___ DATA ___

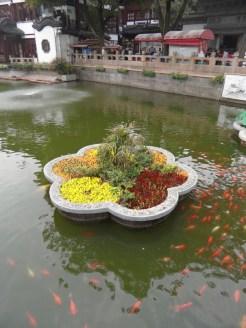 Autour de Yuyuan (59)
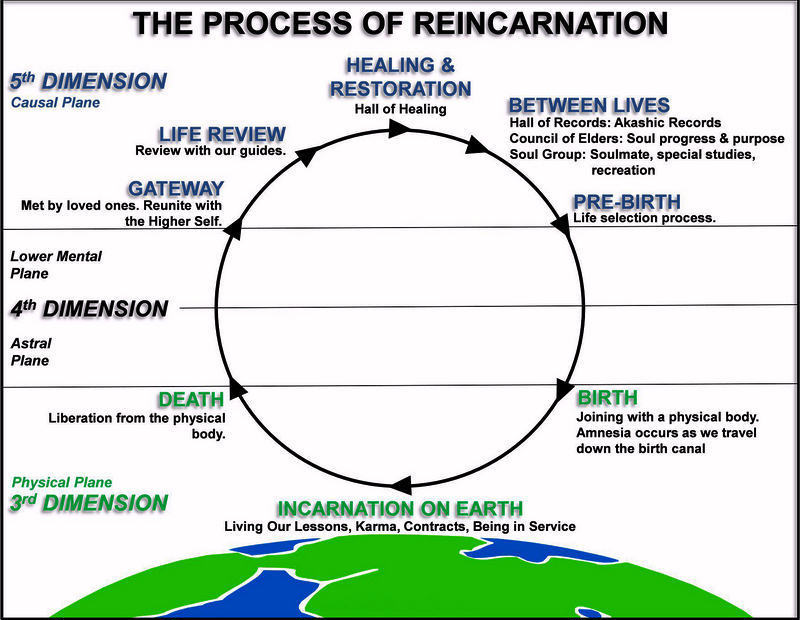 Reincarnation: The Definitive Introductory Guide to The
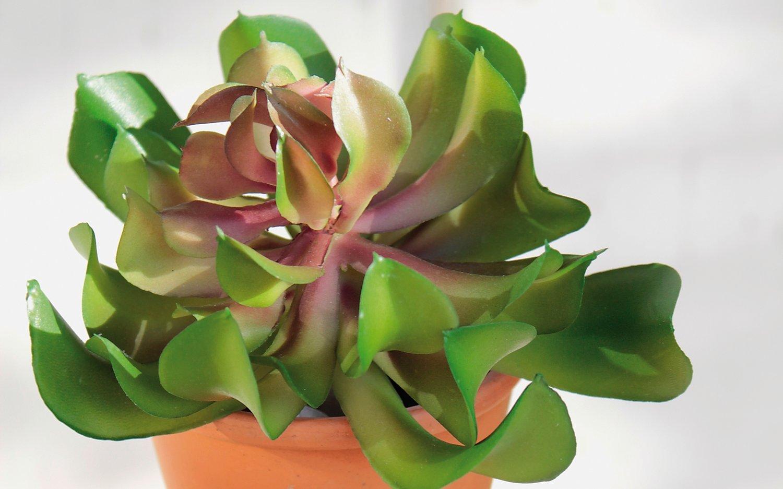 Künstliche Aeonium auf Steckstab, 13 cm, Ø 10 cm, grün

___
___ DATA ___

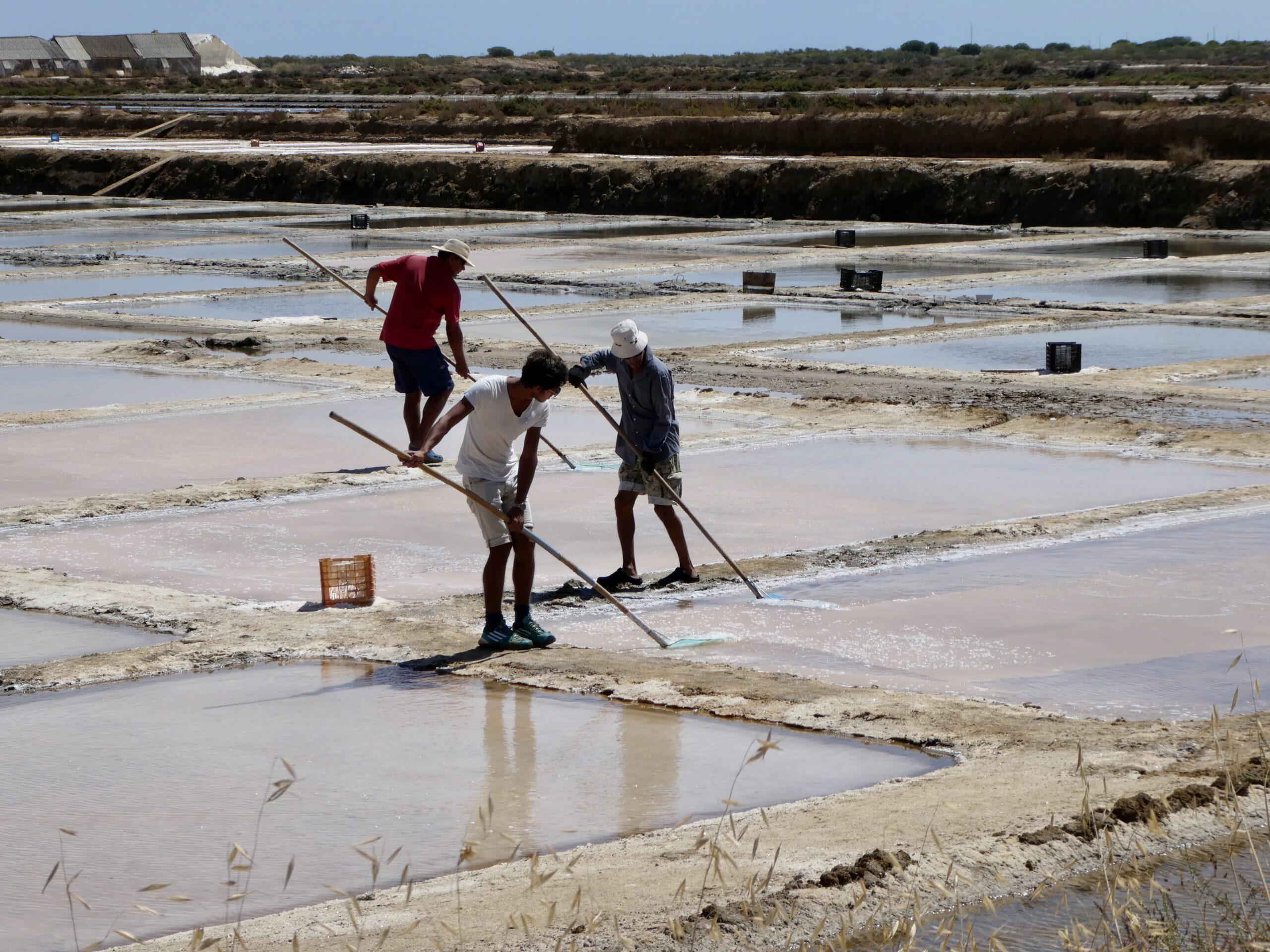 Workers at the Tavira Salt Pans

___
___ DATA ___

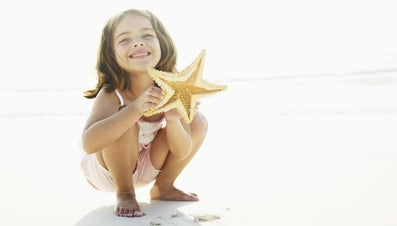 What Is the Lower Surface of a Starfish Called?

___

_TASK TO COMPLETE:_ Output only the lines above from the one containing "Autour de Yuyuan (59)" to the one containing "Künstliche Aeonium auf", both included, exactly as written and with no pictures.

_RESULT BELOW:_
 Autour de Yuyuan (59)
 Reincarnation: The Definitive Introductory Guide to The
 Künstliche Aeonium auf Steckstab, 13 cm, Ø 10 cm, grün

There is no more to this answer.